Supplied material Start Marker
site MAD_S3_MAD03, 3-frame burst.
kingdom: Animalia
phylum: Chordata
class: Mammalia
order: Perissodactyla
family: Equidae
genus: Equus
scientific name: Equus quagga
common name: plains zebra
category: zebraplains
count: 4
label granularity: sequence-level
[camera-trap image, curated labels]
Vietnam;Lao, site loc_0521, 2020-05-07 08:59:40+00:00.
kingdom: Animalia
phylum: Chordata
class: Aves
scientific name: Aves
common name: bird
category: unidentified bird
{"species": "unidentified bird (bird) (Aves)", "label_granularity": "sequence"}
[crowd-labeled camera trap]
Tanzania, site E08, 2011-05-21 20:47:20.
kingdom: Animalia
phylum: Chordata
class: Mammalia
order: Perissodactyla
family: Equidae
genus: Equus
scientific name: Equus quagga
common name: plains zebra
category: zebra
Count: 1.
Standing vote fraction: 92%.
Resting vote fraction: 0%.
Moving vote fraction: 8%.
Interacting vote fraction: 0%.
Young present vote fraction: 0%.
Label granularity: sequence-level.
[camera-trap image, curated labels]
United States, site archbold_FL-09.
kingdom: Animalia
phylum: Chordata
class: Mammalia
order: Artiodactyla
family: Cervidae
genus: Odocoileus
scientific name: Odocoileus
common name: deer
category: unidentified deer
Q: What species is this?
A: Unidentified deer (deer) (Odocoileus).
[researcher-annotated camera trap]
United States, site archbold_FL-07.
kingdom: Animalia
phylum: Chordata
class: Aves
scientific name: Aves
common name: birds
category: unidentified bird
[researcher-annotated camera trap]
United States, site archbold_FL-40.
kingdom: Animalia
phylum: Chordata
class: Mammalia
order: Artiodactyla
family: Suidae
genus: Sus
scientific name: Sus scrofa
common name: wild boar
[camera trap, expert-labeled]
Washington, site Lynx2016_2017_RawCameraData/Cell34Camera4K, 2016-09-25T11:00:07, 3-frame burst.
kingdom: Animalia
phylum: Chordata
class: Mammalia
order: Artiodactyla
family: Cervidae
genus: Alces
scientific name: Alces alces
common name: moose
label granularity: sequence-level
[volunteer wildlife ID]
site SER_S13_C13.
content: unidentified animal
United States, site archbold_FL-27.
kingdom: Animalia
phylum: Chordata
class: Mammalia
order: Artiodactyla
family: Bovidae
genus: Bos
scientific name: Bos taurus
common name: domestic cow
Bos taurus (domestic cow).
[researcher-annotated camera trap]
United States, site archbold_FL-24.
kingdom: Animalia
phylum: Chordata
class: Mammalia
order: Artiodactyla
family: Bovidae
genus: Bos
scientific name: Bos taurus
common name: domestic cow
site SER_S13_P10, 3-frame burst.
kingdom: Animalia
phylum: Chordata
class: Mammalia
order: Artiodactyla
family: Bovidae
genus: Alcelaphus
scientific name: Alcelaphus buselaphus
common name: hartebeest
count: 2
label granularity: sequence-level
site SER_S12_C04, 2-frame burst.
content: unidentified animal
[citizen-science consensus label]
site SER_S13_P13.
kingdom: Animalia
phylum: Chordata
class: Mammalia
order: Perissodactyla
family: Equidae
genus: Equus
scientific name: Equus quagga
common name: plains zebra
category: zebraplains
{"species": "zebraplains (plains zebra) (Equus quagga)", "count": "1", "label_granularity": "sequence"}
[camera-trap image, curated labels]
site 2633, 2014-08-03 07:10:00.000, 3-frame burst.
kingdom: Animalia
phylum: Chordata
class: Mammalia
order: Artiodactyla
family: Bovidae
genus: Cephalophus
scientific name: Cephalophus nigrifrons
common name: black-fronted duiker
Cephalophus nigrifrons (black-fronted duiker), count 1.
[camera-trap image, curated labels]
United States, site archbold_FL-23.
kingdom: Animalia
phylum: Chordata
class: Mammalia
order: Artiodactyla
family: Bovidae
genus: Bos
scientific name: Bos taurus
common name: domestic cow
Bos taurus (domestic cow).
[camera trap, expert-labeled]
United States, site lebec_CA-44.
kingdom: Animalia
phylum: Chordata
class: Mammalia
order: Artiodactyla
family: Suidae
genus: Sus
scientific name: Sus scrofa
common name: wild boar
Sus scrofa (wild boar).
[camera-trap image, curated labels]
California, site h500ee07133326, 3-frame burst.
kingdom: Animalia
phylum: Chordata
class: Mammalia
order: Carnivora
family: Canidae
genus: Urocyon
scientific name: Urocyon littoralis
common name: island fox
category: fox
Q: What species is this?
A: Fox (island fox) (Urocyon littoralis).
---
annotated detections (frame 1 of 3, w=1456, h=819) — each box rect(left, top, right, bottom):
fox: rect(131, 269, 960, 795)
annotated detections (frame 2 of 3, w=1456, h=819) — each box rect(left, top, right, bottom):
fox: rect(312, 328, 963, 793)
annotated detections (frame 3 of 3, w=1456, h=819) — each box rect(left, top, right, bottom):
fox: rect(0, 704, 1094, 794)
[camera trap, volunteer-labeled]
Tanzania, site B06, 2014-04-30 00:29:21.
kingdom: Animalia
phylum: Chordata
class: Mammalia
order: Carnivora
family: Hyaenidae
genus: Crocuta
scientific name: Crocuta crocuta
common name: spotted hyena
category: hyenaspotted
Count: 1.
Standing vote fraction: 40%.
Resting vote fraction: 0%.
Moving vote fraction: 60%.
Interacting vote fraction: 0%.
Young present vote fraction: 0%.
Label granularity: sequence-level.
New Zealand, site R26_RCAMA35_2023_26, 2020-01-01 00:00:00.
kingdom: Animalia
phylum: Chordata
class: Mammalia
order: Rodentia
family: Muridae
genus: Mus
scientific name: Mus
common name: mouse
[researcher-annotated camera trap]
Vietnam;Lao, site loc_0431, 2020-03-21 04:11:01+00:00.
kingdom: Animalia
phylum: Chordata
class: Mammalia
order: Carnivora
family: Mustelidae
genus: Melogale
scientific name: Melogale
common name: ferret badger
Supplied material End Marker
Task goal :: Could you retype all of the entries, leaving every character unchanged?

The completed task ::
site MAD_S3_MAD03, 3-frame burst.
kingdom: Animalia
phylum: Chordata
class: Mammalia
order: Perissodactyla
family: Equidae
genus: Equus
scientific name: Equus quagga
common name: plains zebra
category: zebraplains
count: 4
label granularity: sequence-level
[camera-trap image, curated labels]
Vietnam;Lao, site loc_0521, 2020-05-07 08:59:40+00:00.
kingdom: Animalia
phylum: Chordata
class: Aves
scientific name: Aves
common name: bird
category: unidentified bird
{"species": "unidentified bird (bird) (Aves)", "label_granularity": "sequence"}
[crowd-labeled camera trap]
Tanzania, site E08, 2011-05-21 20:47:20.
kingdom: Animalia
phylum: Chordata
class: Mammalia
order: Perissodactyla
family: Equidae
genus: Equus
scientific name: Equus quagga
common name: plains zebra
category: zebra
Count: 1.
Standing vote fraction: 92%.
Resting vote fraction: 0%.
Moving vote fraction: 8%.
Interacting vote fraction: 0%.
Young present vote fraction: 0%.
Label granularity: sequence-level.
[camera-trap image, curated labels]
United States, site archbold_FL-09.
kingdom: Animalia
phylum: Chordata
class: Mammalia
order: Artiodactyla
family: Cervidae
genus: Odocoileus
scientific name: Odocoileus
common name: deer
category: unidentified deer
Q: What species is this?
A: Unidentified deer (deer) (Odocoileus).
[researcher-annotated camera trap]
United States, site archbold_FL-07.
kingdom: Animalia
phylum: Chordata
class: Aves
scientific name: Aves
common name: birds
category: unidentified bird
[researcher-annotated camera trap]
United States, site archbold_FL-40.
kingdom: Animalia
phylum: Chordata
class: Mammalia
order: Artiodactyla
family: Suidae
genus: Sus
scientific name: Sus scrofa
common name: wild boar
[camera trap, expert-labeled]
Washington, site Lynx2016_2017_RawCameraData/Cell34Camera4K, 2016-09-25T11:00:07, 3-frame burst.
kingdom: Animalia
phylum: Chordata
class: Mammalia
order: Artiodactyla
family: Cervidae
genus: Alces
scientific name: Alces alces
common name: moose
label granularity: sequence-level
[volunteer wildlife ID]
site SER_S13_C13.
content: unidentified animal
United States, site archbold_FL-27.
kingdom: Animalia
phylum: Chordata
class: Mammalia
order: Artiodactyla
family: Bovidae
genus: Bos
scientific name: Bos taurus
common name: domestic cow
Bos taurus (domestic cow).
[researcher-annotated camera trap]
United States, site archbold_FL-24.
kingdom: Animalia
phylum: Chordata
class: Mammalia
order: Artiodactyla
family: Bovidae
genus: Bos
scientific name: Bos taurus
common name: domestic cow
site SER_S13_P10, 3-frame burst.
kingdom: Animalia
phylum: Chordata
class: Mammalia
order: Artiodactyla
family: Bovidae
genus: Alcelaphus
scientific name: Alcelaphus buselaphus
common name: hartebeest
count: 2
label granularity: sequence-level
site SER_S12_C04, 2-frame burst.
content: unidentified animal
[citizen-science consensus label]
site SER_S13_P13.
kingdom: Animalia
phylum: Chordata
class: Mammalia
order: Perissodactyla
family: Equidae
genus: Equus
scientific name: Equus quagga
common name: plains zebra
category: zebraplains
{"species": "zebraplains (plains zebra) (Equus quagga)", "count": "1", "label_granularity": "sequence"}
[camera-trap image, curated labels]
site 2633, 2014-08-03 07:10:00.000, 3-frame burst.
kingdom: Animalia
phylum: Chordata
class: Mammalia
order: Artiodactyla
family: Bovidae
genus: Cephalophus
scientific name: Cephalophus nigrifrons
common name: black-fronted duiker
Cephalophus nigrifrons (black-fronted duiker), count 1.
[camera-trap image, curated labels]
United States, site archbold_FL-23.
kingdom: Animalia
phylum: Chordata
class: Mammalia
order: Artiodactyla
family: Bovidae
genus: Bos
scientific name: Bos taurus
common name: domestic cow
Bos taurus (domestic cow).
[camera trap, expert-labeled]
United States, site lebec_CA-44.
kingdom: Animalia
phylum: Chordata
class: Mammalia
order: Artiodactyla
family: Suidae
genus: Sus
scientific name: Sus scrofa
common name: wild boar
Sus scrofa (wild boar).
[camera-trap image, curated labels]
California, site h500ee07133326, 3-frame burst.
kingdom: Animalia
phylum: Chordata
class: Mammalia
order: Carnivora
family: Canidae
genus: Urocyon
scientific name: Urocyon littoralis
common name: island fox
category: fox
Q: What species is this?
A: Fox (island fox) (Urocyon littoralis).
---
annotated detections (frame 1 of 3, w=1456, h=819) — each box rect(left, top, right, bottom):
fox: rect(131, 269, 960, 795)
annotated detections (frame 2 of 3, w=1456, h=819) — each box rect(left, top, right, bottom):
fox: rect(312, 328, 963, 793)
annotated detections (frame 3 of 3, w=1456, h=819) — each box rect(left, top, right, bottom):
fox: rect(0, 704, 1094, 794)
[camera trap, volunteer-labeled]
Tanzania, site B06, 2014-04-30 00:29:21.
kingdom: Animalia
phylum: Chordata
class: Mammalia
order: Carnivora
family: Hyaenidae
genus: Crocuta
scientific name: Crocuta crocuta
common name: spotted hyena
category: hyenaspotted
Count: 1.
Standing vote fraction: 40%.
Resting vote fraction: 0%.
Moving vote fraction: 60%.
Interacting vote fraction: 0%.
Young present vote fraction: 0%.
Label granularity: sequence-level.
New Zealand, site R26_RCAMA35_2023_26, 2020-01-01 00:00:00.
kingdom: Animalia
phylum: Chordata
class: Mammalia
order: Rodentia
family: Muridae
genus: Mus
scientific name: Mus
common name: mouse
[researcher-annotated camera trap]
Vietnam;Lao, site loc_0431, 2020-03-21 04:11:01+00:00.
kingdom: Animalia
phylum: Chordata
class: Mammalia
order: Carnivora
family: Mustelidae
genus: Melogale
scientific name: Melogale
common name: ferret badger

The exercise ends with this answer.